Studies show that those who first attend a formal walking program before continuing on a maintenance program will get the best results. If you have PAD of the legs, walking is your best exercise. It helps prevent further artery blockage, and the muscles in your legs become more efficient in using oxygen.
Walking programs for PAD of the legs involves walking until a moderate amount of pain is felt, resting until the pain is gone, and then walking again. This can be done on a treadmill, track, outdoors or in a mall. The goal is to increase the time and distance you are able to walk without pain.
The Vascular Disease Foundation has developed a pain scale to help in knowing when to stop walking and rest.
Warm-up: 5 minutes of slow gentle walking.
Start: Start walking at a pace that will cause pain in 3 to 5 minutes. If you can walk longer than 5 minutes without pain, you need to walk faster, or if on a treadmill, you need to increase the incline.
Continue: Keep walking until the pain is a 3 to 4 on the pain scale.
Stop: Stop until the pain is gone. Pain scale score = 1.
Restart: Start walking again until your pain is 3 to 4 on the scale.
Repeat: Continue walking and resting for 50 minutes. Start slowly, perhaps only 15 minuutes then increase the time each week, until at 50 minutes.
You must take good care of your feet if you have PAD of the legs. PAD cuts down blood flow, which means less oxygen and nutrients are supplied to tissues. Oxygen and nutrients are very important for wound healing.
With normal everyday activities, feet take a lot of abuse. Injuries must be avoided. Simple problems, such as dry cracked skin, calluses, blisters or infected ingrown toenails, can become serious very quickly for someone with PAD. Infections are hard to heal and could lead to amputation. Caring for your feet is essential!
If your doctor approves, use a pumice stone on calluses. See a foot specialist about large calluses or corns, ulcers, infections, ingrown nails, blackened areas or embedded objects (such as a splinter under the skin).

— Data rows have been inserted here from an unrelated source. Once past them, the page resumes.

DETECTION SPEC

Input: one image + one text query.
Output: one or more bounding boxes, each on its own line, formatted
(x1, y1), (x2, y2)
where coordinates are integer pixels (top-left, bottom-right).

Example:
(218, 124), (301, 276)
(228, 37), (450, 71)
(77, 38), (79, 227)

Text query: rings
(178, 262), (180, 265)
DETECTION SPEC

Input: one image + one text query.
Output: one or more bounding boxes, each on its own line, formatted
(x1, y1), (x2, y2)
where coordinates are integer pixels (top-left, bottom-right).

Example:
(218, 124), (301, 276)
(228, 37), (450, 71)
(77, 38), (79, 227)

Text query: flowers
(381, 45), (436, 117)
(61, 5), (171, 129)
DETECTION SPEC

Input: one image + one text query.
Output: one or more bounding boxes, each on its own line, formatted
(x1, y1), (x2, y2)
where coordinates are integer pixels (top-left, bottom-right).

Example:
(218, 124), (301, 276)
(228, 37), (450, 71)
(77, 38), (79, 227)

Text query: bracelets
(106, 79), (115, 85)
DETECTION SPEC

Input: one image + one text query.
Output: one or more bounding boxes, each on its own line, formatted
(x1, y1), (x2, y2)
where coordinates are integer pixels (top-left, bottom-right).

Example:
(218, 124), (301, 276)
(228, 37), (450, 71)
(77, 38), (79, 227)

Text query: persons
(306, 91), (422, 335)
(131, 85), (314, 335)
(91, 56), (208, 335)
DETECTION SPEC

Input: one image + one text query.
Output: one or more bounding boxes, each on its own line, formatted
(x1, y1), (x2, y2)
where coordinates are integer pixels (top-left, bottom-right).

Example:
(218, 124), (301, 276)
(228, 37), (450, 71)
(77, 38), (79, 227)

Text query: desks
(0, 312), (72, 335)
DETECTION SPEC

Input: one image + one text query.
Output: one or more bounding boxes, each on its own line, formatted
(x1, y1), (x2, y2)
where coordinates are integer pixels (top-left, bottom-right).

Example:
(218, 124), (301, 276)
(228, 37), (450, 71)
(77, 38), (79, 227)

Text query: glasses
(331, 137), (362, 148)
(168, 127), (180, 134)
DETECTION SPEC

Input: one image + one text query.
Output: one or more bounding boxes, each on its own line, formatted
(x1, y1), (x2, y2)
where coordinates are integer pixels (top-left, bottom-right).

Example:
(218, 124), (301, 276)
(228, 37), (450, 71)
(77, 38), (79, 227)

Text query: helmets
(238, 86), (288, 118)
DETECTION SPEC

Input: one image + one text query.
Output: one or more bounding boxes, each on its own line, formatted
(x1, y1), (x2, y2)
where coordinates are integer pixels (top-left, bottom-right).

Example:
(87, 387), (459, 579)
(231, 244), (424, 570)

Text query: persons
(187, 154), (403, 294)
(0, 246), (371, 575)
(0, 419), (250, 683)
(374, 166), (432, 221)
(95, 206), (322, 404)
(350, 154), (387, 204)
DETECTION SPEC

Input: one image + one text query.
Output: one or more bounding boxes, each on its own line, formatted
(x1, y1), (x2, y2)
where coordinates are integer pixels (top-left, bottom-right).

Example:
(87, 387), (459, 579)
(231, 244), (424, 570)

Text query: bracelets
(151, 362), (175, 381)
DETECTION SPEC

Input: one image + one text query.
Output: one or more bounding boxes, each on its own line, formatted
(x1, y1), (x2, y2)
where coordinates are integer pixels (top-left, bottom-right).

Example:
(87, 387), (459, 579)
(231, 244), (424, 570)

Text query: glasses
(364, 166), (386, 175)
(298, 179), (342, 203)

Although PAD is a serious condition, it can be managed with exercise, by controlling other conditions and caring carefully for your feet. For more information, talk to your local health care provider.
Toes: when standing, the width of your thumb should fit between the tip of your longest toe and the end of your shoes.
Heels: the height of the heel should be less than two inches. Wearing heels greater than two inches puts 90 per cent of your body weight onto your forefoot. Your body weight should be half on your heel and half on your forefoot. Shoes with a low heel are best.
Material: the material should be soft and breathable, and adapt to the shape of your foot. There should be no pressure areas or rubbing – a seamless interior is best.
Lace up shoes help prevent the foot from slipping in the shoe. Velcro™ is also acceptable in many cases. Do not use slip-on shoes.
Support: the shoe should have a cushioned sole with good tread. The sole of the shoe should not bend more than two centimetres in any direction.
Time of day: buy your shoes at the end of the day. Your feet naturally swell during the day and will be at their largest by evening.
Use a shoe fitter: select a store that has experienced shoe fitters who can help you find a shoe to best fit the shape of your foot. They can recommend shoes that will provide your feet with the best protection. A store with a certified pedorthist, who has special training in fitting shoes for those with foot problems is best.